The AMCS study provided a roadmap for creating useful, meaningful dialogue tools that could be validated and then leveraged across multiple contexts and platforms (e.g., symposia training that is supported by Internet training, specialized field calls, and rep-delivered materials.) Since then, the process has been replicated in several fields, both symptomatic and asymptomatic. The tools are not always the same, as the problems and their solutions can vary.

For example, it is known that patients, and human beings in general, have a difficult time assimilating the concept of “risk” into daily practice; we either believe something will happen imminently, or we don’t. This is true of medical conditions that center on risk—dyslipidemia is not a disease per se, it merely indicates that we are at elevated risk for a future coronary event. This remote risk is difficult to understand, and this difficulty can be seen in conversations in which physicians struggle to convey urgency around increasing risk for their patients who are at risk. For preventive therapies of asymptomatic conditions, then, the key is to create tools that translate remote concepts of “risk” into immediate concepts of health and wellness—tools that show “you may or may not have a stroke some day, but you are definitely unhealthy now.”
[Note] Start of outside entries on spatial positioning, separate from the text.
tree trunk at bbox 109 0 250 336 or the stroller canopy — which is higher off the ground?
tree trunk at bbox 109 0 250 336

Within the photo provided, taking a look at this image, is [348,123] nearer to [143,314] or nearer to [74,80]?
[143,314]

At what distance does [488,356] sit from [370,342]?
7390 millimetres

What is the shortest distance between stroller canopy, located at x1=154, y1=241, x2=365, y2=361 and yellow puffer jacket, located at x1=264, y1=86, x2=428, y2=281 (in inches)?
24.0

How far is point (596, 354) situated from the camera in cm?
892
For this category, we helped the client create a series of tools that translated levels of risk into color coded categories—today, right now, you are red, and this is bad.

As with the migraine example above, this approach led to better discussions and diagnoses, more appropriate treatments, and greater likelihood of patient adherence; it also led to greater contact with practicing clinicians and their staff, as materials were disseminated.
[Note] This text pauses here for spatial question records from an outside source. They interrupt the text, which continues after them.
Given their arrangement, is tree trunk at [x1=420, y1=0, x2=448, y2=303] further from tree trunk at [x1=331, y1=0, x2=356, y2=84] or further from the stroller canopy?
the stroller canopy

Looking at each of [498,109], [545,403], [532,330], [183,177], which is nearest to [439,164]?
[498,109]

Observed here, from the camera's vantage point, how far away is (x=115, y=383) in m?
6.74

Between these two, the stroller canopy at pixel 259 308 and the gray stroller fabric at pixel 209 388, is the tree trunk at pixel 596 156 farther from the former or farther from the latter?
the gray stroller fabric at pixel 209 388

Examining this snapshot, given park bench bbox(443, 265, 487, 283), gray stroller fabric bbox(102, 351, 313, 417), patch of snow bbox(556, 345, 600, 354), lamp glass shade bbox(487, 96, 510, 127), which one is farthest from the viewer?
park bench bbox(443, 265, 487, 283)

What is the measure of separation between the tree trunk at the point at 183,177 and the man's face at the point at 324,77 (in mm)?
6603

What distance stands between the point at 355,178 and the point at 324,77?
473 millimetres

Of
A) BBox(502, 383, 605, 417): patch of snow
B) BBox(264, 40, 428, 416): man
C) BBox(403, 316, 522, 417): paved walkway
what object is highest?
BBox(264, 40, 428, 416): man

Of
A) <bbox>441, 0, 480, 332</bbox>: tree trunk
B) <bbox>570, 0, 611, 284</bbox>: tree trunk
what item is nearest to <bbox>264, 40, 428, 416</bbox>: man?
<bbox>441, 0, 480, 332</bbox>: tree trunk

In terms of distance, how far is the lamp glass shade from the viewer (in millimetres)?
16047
Pharma is uniquely suited to help practitioners hone the ways they communicate, with patients and with one another, by using real-world linguistic data to develop communication-based training. Regardless of the category, the idea that simple, validated tools can improve interactions, outcomes, and access, has held true. Through programs such as these, the field force can maintain relevance and access, even in the face of mounting competing demands on the HCPs’ time.